July 19, 2018 | ° F

Hospital works to stop spread of Legionnaires'

Officials at St. Peter's University Hospital confirmed yesterday eight patients who contracted Legionnaires' disease were confined to the oncology unit in the D wing between Aug. 19 and Sept. 16. Last week, the Star Ledger reported two of those patients have died.

"The patients were confined to an isolated area of the hospital," said Michelle Lazzarotti, the director of Marketing and Media Relations at St. Peter's.

While officials are still investigating how patients contracted the disease, Lazzarotti said the University Hospital worked with the New Jersey Department of Health and Senior Services and the Middlesex County Public Health Department to remediate the problem.

"The hospital has been taking the necessary steps to further investigate any potential illnesses related to the situation," said John Dowd, an epidemiologist with Middlesex County Public Health Department.

Dowd said his inspection staff met with the St. Peter's facilities and engineering management to monitor corrective actions, and the department's epidemiology division assisted with ongoing surveillance to identify any other potential cases.

"There was a period we are looking into where the chlorine levels appear to have been decreased," Lazzarotti said.

Because of this, Lazzarotti said the departments shut off the hospital's water supply after learning of the outbreak. During that time, the hospital upped its chlorine levels in the water system from .3 parts chlorine per million to between 20 and 30 parts per million to kill any trace of the legionella bacteria, which causes Legionnaires' disease.

Now that water is running again, chlorine levels are being kept at .7 parts per million, which Lazzarotti said would continue to kill the bacteria.

Hospital buildings have complex water systems, and many people in hospitals already have illnesses that increase their risk for Legionella infection, according to the Center for Disease Control and Prevention's Web site.

Legionnaires' disease is particularly difficult to diagnose at first because symptoms usually present themselves like many other forms of pneumonia, according to the CDC Web site.
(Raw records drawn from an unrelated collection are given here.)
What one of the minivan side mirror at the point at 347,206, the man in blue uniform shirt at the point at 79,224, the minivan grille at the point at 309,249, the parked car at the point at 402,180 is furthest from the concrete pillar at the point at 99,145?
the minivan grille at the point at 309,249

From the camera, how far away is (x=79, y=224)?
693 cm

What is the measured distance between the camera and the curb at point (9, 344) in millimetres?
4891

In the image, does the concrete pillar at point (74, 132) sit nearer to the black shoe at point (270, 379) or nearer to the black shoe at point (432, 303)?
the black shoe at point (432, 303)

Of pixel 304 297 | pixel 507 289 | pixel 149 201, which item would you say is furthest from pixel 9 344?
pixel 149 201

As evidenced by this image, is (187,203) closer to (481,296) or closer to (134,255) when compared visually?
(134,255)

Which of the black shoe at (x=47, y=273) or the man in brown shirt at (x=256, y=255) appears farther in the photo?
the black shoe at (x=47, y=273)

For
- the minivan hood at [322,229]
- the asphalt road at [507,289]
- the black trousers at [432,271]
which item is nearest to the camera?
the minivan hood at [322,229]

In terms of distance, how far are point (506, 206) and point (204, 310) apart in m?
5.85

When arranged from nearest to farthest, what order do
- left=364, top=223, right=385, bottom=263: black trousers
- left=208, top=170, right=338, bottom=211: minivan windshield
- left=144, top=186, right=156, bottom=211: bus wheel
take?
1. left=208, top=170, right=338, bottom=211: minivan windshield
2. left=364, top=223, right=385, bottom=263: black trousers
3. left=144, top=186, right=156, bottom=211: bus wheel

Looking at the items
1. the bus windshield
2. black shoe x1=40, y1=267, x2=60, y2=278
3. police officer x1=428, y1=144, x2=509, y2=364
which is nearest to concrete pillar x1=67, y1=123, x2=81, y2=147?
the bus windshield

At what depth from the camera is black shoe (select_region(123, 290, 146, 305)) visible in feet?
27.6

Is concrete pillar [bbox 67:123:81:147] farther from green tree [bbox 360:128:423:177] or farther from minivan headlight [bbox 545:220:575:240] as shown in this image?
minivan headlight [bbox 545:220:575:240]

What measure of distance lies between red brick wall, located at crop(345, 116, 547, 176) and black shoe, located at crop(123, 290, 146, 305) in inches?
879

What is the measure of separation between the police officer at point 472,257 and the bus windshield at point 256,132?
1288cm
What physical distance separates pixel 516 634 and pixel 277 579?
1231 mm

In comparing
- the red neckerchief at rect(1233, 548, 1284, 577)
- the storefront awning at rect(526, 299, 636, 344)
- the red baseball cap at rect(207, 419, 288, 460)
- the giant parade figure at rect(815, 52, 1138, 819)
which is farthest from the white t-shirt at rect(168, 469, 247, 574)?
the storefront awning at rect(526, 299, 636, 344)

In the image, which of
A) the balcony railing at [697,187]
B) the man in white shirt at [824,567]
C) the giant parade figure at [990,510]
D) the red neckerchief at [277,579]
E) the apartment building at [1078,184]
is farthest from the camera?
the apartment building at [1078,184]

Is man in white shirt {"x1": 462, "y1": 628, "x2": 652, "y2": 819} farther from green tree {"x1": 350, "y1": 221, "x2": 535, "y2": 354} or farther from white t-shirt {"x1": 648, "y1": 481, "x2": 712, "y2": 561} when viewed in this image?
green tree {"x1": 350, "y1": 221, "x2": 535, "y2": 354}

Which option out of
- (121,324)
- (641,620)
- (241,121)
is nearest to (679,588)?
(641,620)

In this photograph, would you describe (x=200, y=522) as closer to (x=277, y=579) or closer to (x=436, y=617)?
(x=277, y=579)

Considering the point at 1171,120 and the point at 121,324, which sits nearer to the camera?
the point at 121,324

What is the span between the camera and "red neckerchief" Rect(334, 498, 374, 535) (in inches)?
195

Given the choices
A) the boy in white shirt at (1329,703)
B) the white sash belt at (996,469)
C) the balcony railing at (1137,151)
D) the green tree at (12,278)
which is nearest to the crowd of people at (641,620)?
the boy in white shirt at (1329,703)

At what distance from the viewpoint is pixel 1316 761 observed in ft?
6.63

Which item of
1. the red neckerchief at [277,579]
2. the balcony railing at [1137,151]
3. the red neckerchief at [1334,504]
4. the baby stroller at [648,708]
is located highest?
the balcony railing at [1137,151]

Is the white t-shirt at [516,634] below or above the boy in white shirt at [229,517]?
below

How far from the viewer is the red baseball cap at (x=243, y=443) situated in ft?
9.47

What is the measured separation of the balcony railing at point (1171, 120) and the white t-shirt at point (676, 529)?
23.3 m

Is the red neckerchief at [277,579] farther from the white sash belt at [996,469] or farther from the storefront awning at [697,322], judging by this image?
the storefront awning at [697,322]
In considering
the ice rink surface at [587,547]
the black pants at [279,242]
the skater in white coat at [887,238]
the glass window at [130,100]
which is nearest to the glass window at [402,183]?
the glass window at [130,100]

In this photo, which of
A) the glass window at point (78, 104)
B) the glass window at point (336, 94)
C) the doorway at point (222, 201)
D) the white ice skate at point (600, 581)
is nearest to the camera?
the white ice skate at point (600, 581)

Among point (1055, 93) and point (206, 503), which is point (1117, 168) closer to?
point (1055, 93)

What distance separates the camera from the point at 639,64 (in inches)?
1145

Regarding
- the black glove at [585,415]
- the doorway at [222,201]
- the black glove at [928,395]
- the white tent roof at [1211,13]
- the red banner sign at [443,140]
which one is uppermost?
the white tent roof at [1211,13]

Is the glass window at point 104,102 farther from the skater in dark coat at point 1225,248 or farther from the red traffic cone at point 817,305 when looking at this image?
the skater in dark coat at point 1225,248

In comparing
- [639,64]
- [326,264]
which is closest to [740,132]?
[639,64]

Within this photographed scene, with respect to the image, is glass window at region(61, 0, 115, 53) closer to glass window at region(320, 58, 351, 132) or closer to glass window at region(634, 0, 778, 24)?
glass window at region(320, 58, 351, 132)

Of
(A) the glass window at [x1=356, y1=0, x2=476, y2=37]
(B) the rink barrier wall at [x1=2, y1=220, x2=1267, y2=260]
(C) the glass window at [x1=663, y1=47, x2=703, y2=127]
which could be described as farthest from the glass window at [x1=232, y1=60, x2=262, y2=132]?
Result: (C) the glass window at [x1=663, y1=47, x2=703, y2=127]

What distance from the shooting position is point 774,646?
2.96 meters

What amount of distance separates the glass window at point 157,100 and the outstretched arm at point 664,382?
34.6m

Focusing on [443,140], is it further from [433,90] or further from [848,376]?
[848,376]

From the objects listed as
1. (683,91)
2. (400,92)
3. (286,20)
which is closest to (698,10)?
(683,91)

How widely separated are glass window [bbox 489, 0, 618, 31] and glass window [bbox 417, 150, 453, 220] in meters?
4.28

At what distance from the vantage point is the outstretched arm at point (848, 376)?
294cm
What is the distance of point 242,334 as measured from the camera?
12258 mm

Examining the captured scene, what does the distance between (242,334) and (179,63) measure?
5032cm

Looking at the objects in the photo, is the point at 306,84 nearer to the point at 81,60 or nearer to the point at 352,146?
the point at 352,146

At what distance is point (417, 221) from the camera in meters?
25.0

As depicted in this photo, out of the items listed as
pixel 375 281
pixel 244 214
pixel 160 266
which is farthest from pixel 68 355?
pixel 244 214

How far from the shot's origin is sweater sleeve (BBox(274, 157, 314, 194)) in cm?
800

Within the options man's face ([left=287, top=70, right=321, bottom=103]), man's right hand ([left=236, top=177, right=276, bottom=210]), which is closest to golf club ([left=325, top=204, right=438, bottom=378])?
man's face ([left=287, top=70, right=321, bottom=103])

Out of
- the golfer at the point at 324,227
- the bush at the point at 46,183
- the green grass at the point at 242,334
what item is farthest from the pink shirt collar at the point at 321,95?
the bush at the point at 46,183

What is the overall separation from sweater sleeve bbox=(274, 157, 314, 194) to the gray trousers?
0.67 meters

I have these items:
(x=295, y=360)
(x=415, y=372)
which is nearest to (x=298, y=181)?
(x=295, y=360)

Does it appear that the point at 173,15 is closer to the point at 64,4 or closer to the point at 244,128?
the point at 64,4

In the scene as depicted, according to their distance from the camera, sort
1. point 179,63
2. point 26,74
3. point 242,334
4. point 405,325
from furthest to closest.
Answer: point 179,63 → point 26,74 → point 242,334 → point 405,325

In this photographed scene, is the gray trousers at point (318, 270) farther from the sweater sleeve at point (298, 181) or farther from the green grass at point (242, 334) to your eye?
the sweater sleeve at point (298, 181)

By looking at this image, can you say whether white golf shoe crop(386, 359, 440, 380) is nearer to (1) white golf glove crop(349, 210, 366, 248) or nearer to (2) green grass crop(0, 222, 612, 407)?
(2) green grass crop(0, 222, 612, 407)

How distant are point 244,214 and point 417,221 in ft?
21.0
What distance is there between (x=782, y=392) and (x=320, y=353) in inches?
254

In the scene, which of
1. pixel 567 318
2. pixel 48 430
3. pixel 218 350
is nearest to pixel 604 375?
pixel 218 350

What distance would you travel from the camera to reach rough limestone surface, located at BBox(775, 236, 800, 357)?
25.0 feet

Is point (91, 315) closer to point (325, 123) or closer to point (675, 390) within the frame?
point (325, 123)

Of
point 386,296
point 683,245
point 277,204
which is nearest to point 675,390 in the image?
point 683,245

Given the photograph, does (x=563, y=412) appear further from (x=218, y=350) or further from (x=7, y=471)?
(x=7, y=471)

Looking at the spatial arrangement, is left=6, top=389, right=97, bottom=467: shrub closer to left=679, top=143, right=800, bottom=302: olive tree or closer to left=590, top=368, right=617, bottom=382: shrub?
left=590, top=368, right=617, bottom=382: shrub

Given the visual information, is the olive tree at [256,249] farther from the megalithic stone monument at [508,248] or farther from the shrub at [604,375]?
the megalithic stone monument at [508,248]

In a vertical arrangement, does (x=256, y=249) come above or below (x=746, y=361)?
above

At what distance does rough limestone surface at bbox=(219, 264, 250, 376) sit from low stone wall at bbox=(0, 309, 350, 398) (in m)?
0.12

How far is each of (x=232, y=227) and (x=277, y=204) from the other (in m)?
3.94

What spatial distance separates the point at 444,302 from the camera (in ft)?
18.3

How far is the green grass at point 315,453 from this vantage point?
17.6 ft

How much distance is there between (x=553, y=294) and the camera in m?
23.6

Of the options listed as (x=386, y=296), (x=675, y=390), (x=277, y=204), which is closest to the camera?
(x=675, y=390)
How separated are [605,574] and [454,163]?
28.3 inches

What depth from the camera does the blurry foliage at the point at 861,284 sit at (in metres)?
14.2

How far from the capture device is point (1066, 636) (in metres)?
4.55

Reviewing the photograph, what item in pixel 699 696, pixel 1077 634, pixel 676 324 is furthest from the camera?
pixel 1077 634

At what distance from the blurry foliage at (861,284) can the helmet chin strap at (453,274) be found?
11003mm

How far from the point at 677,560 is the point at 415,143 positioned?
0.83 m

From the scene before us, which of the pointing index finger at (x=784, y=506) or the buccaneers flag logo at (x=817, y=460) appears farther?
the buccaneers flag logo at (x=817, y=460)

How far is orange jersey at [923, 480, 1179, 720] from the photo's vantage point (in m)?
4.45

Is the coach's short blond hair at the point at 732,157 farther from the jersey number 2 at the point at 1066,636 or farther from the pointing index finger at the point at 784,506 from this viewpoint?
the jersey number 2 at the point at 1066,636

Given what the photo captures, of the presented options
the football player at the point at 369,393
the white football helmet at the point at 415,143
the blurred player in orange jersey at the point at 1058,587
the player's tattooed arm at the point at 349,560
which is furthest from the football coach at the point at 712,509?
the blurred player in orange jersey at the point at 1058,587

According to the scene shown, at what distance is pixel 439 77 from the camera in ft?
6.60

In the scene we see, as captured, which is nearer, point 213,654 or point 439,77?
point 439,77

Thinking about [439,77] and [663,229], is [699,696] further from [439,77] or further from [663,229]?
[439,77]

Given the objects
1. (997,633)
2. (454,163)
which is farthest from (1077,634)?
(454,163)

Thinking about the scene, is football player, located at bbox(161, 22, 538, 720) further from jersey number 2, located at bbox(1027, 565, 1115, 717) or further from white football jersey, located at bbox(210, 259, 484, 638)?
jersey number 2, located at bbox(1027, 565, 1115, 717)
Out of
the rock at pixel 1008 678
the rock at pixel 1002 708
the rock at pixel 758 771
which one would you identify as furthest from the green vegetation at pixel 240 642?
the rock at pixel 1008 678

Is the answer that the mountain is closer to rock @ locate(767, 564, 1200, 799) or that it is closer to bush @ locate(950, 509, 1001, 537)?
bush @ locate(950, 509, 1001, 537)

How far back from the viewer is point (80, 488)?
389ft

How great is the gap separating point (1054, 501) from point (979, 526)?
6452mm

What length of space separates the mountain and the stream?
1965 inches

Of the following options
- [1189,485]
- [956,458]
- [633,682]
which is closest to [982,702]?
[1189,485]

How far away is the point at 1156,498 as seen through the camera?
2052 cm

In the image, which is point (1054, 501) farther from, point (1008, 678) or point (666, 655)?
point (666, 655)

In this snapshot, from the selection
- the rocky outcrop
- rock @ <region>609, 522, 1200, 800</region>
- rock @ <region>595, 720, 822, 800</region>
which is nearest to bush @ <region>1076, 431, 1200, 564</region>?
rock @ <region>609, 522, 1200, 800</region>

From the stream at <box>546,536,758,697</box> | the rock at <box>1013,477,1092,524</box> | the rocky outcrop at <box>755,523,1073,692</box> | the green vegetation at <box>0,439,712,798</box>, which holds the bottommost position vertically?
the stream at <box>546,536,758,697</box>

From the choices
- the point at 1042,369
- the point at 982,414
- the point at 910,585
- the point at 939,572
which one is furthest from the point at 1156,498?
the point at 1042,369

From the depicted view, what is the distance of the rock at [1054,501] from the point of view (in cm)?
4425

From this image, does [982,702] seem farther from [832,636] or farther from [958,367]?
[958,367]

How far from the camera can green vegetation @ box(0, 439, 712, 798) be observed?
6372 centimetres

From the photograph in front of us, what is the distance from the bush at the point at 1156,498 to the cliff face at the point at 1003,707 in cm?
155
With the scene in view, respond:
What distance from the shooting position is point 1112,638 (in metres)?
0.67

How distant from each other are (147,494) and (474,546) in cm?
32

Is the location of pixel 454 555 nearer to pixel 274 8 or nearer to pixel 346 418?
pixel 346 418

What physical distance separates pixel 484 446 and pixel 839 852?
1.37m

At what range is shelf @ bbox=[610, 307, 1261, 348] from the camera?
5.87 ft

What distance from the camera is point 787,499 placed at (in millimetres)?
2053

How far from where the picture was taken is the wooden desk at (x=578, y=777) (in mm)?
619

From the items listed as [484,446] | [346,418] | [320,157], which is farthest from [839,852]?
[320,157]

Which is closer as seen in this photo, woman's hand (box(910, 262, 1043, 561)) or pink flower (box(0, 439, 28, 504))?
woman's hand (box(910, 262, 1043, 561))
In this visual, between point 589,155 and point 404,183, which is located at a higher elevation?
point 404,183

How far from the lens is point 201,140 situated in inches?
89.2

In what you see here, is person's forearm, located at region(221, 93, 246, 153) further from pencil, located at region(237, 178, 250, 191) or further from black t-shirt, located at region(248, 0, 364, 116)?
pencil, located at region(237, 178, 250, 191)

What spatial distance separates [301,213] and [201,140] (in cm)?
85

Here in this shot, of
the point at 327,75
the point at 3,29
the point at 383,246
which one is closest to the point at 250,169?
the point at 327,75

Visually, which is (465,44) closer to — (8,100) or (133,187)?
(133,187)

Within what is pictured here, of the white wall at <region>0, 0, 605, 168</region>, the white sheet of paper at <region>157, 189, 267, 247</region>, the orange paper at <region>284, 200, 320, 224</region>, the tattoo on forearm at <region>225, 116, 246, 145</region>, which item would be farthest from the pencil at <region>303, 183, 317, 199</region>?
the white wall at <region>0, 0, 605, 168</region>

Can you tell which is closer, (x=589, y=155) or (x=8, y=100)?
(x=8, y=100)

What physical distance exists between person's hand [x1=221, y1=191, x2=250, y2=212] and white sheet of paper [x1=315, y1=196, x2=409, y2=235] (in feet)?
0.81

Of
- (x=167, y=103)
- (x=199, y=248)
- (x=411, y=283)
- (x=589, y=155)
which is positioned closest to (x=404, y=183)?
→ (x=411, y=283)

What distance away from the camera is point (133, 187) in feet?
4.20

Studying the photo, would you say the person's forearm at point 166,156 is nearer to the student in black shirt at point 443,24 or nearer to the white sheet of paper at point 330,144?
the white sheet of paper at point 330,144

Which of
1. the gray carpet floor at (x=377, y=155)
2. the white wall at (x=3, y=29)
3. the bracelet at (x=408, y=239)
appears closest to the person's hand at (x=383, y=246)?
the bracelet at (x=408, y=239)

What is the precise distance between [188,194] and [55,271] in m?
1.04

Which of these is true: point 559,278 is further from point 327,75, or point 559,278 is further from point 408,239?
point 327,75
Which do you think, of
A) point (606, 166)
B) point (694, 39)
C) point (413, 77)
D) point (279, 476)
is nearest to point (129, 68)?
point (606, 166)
Symptoms may include a high fever, chills and a cough. Some people may also suffer from muscle aches and headaches. These symptoms usually begin two to 14 days after being exposed to the bacteria.

"It's a good thing its not flu season, because a lot more people would come in thinking they have Legionnaires. It's easier to tell [during flu off-season] who has Legionnaires," said a hospital employee who wished to remain anonymous for reasons of job security.

Legionnaires' disease can be very serious and can cause death in up to 5 percent to 30 percent of cases. But most cases can be treated successfully with antibiotics, and healthy people usually recover from infection, according to the CDC Web site.

Those who contract the disease usually breathe in a mist or vapor that has been contaminated with the bacteria. The bacteria are not spread from one person to another person, according to the CDC Web site.

Most people exposed to the bacteria do not become ill, according to the CDC Web site. People most at risk of getting sick from the bacteria are older people, as well as people who are smokers, those who have a chronic lung disease and people who have weak immune systems from diseases like cancer, diabetes or kidney diseases.

Lazzarotti said the hospital took a proactive approach in notifying its patients, both those within the hospital and those patients who had been discharged from the hospital after Aug. 20, its physicians and employees.

She said the hospital sent letters to approximately 1,800 patients who had been discharged from Saint Peter's after Aug. 20 notifying them of the outbreak, precautions the hospital took after their notification of the outbreak and what symptoms to look for.

The anonymous source said the hospital also took precautions to keep employees safe.

The source said the hospital provided bottled water to those patient care areas where water service had been interrupted.

"We are concerned about the welfare and safety of all hospital patients, staff and visitors, and therefore will continue to work with all parties involved until this serious issue is resolved," David A. Papi, the director and health officer at the Middlesex County Health Department, said in a news release.

The source said it seems the hospital took every precaution necessary to make the hospital safe.

The source received an e-mail on Monday saying the water is now safe, and the hospital is up to code.

"That made me feel safer in terms of my own personal health," the source said.